## [PROVIDED TEXT]
Re: NameNode crash - cannot start dfs - need help

Ayon Sinha Tue, 05 Oct 2010 10:18:08 -0700

Hi Matthew,
"(BTW, what if I didn't want to keep my recent edits, and just wanted to start 
up the namenode?   This is currently expensive downtime; I'd rather lose a 
small 
amount of data and be up and running than continue the down time). "
This was exactly my use-case as well. I chose small data loss over spending 
hours on end trying to get past the exceptions. 
Try this:
rename the 4 files under /mnt/name/current to something like *.corrupt


then copy over the 4 files from /mnt/namesecondarynode/current
Make sure you have enough space on the namenode box. 
Try starting the namenode. It worked for me. I was at the same place as you 
only 
a week ago.
 -Ayon





________________________________
From: Matthew LeMieux <m...@mlogiciels.com>
To: hdfs-user@hadoop.apache.org
Sent: Tue, October 5, 2010 9:58:53 AM
Subject: Re: NameNode crash - cannot start dfs - need help

Thank you Todd. 

It does indeed seem like a challenge to find a record boundary, but if I wanted 
to do it...   here is how I did it in case others are interested in doing the 
same.  


It looks like that value (0xFF) is referenced as OP_INVALID in the source file: 
[hadoop-dist]/src//hdfs/org/apache/hadoop/hdfs/server/namenode/FSEditLog.java. 

Every record begins with an op code that describes the record.  The op codes 
are 
in the range [0,14] (inclusive), except for OP_INVALID.  Each record type 
(based 
on op code) appears to have a different format.  Additionally, it seems that 
the 
code for each record type has several code paths to support different versions 
of the hdfs.

## [SET OF TASKS]
1/ Answer these questions about the NameNode forum thread, one line each:
(a) From which directory does Ayon suggest copying the 4 files?
(b) Under what name is the value 0xFF referenced in FSEditLog.java?
(c) In what range are the op codes, apart from OP_INVALID?
2/ Summarize the NameNode forum thread in two sentences.

## [RECORDED INFORMATION]
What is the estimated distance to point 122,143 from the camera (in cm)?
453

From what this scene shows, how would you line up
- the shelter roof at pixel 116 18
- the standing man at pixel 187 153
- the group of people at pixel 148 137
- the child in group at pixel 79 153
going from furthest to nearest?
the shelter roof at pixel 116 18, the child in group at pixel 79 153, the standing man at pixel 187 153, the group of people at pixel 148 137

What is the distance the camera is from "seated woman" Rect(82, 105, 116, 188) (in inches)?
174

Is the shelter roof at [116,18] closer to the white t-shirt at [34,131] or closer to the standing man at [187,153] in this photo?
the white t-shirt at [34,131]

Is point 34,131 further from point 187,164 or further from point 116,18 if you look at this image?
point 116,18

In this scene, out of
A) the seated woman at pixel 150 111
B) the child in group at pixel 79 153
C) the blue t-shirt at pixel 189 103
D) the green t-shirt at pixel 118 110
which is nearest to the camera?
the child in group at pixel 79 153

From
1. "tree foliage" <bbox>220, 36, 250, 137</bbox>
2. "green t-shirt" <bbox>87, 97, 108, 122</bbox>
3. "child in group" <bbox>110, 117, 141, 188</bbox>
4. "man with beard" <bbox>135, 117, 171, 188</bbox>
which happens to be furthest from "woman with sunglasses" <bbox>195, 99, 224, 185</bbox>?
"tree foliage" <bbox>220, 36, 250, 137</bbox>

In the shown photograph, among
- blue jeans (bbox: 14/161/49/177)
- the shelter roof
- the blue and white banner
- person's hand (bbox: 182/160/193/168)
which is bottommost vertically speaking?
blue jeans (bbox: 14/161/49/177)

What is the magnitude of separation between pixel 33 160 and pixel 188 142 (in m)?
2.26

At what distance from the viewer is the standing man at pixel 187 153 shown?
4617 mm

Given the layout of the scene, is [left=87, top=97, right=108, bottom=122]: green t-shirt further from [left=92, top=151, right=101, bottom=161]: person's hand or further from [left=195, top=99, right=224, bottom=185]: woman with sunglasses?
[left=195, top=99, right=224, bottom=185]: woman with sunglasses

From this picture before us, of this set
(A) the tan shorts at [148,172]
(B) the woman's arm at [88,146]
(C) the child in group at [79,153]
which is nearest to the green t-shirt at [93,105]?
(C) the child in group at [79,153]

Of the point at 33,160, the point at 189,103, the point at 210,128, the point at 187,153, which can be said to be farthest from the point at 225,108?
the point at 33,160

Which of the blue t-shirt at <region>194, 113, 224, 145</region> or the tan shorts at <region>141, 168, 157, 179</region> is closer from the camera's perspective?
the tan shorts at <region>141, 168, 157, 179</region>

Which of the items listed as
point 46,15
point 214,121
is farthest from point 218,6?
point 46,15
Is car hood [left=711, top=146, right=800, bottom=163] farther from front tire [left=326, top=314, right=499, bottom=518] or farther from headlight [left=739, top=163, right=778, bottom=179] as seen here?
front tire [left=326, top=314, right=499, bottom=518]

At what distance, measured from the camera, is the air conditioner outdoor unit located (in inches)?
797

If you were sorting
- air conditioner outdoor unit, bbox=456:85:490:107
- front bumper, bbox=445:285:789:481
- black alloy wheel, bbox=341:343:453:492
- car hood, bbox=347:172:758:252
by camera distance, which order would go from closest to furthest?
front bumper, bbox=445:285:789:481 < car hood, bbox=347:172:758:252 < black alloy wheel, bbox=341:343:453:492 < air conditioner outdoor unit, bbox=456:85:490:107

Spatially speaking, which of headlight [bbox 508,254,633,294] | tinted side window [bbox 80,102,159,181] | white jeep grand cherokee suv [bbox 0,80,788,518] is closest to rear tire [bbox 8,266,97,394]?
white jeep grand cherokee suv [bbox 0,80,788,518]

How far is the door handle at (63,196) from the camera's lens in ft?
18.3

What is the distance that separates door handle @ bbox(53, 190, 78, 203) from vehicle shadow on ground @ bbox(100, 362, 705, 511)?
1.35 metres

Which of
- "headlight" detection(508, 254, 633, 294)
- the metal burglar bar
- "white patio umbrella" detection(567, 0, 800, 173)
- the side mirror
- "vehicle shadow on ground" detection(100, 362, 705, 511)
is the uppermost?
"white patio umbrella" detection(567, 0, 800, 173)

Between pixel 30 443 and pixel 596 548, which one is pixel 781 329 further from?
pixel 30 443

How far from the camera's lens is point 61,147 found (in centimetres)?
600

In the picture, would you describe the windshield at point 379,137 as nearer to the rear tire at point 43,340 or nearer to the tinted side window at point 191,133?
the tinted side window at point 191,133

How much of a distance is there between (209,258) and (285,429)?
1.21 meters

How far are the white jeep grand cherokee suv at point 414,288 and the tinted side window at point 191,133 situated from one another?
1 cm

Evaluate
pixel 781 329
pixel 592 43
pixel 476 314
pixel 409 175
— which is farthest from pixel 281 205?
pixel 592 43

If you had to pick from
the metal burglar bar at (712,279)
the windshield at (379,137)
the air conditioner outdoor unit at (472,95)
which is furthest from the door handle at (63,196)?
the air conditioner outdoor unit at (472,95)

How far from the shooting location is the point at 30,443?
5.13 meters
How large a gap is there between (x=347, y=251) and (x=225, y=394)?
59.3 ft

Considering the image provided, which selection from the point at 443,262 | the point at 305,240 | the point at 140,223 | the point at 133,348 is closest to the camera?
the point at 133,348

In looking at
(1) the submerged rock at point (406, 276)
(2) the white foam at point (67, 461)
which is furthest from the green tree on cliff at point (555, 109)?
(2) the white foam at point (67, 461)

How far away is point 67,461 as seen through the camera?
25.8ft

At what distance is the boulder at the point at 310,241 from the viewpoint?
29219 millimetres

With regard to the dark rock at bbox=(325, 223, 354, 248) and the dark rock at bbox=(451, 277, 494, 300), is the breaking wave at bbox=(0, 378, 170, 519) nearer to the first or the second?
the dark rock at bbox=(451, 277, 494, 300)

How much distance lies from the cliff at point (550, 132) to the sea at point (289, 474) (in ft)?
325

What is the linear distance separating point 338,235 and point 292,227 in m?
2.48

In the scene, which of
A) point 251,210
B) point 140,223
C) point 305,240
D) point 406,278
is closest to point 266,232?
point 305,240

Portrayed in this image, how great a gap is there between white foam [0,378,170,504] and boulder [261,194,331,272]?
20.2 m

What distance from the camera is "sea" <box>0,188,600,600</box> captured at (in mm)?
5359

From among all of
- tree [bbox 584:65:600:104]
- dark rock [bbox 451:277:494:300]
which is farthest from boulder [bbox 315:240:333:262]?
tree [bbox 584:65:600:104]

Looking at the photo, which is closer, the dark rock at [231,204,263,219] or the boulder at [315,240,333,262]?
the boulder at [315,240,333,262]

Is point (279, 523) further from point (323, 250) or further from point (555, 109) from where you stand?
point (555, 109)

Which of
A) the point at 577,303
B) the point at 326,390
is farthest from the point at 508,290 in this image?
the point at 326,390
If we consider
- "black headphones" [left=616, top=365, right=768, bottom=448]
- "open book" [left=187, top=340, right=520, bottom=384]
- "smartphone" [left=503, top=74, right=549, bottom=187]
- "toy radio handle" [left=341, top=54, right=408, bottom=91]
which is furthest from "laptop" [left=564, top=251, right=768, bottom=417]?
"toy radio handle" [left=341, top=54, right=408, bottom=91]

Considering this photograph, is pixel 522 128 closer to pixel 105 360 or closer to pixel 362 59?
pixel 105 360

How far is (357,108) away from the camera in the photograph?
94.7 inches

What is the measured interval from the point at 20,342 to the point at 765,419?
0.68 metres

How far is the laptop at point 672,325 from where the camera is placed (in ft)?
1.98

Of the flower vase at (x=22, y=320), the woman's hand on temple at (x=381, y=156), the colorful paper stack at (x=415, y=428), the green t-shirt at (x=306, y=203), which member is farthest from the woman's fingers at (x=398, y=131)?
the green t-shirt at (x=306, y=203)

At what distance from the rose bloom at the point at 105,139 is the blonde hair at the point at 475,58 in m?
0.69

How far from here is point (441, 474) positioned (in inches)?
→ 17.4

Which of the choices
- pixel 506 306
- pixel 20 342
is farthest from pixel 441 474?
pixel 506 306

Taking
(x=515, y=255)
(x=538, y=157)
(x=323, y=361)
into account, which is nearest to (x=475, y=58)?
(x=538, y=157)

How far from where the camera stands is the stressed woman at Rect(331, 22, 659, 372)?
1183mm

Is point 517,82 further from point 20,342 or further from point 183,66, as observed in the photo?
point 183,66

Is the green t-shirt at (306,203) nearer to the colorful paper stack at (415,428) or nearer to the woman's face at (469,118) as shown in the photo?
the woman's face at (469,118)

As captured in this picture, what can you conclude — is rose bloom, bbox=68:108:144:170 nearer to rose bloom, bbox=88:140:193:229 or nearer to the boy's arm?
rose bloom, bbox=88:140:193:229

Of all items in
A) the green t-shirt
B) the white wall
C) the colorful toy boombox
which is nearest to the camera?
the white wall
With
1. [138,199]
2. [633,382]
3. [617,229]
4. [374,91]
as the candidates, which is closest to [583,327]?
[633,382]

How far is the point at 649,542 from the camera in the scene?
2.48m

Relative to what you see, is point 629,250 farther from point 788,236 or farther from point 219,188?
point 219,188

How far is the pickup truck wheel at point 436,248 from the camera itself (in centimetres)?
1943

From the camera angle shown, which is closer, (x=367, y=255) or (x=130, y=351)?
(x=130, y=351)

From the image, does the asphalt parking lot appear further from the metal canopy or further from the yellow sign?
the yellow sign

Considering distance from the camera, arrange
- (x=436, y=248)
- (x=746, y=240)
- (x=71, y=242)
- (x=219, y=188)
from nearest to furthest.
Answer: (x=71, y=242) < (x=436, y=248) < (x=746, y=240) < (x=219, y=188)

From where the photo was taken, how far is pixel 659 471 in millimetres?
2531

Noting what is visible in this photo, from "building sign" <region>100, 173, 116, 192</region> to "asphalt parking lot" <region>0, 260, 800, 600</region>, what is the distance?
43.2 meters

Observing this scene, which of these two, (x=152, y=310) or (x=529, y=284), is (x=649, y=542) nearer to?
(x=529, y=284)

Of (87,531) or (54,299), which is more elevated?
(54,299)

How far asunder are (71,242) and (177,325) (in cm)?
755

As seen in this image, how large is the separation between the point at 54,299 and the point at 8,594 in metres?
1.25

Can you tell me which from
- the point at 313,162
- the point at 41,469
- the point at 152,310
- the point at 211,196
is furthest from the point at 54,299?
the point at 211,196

## [ANSWERS TO THE TASKS]
1/
(a) /mnt/namesecondarynode/current
(b) OP_INVALID
(c) [0,14], inclusive

2/ Ayon, who chose small data loss over hours of fighting exceptions, suggests renaming the 4 files under /mnt/name/current to something like *.corrupt, copying over the 4 files from /mnt/namesecondarynode/current, making sure the namenode box has enough space, and starting the namenode, which worked for him. In the quoted earlier message, Matthew notes that the value 0xFF is referenced as OP_INVALID in FSEditLog.java and that every record begins with an op code in the range [0,14], with each record type appearing to have a different format.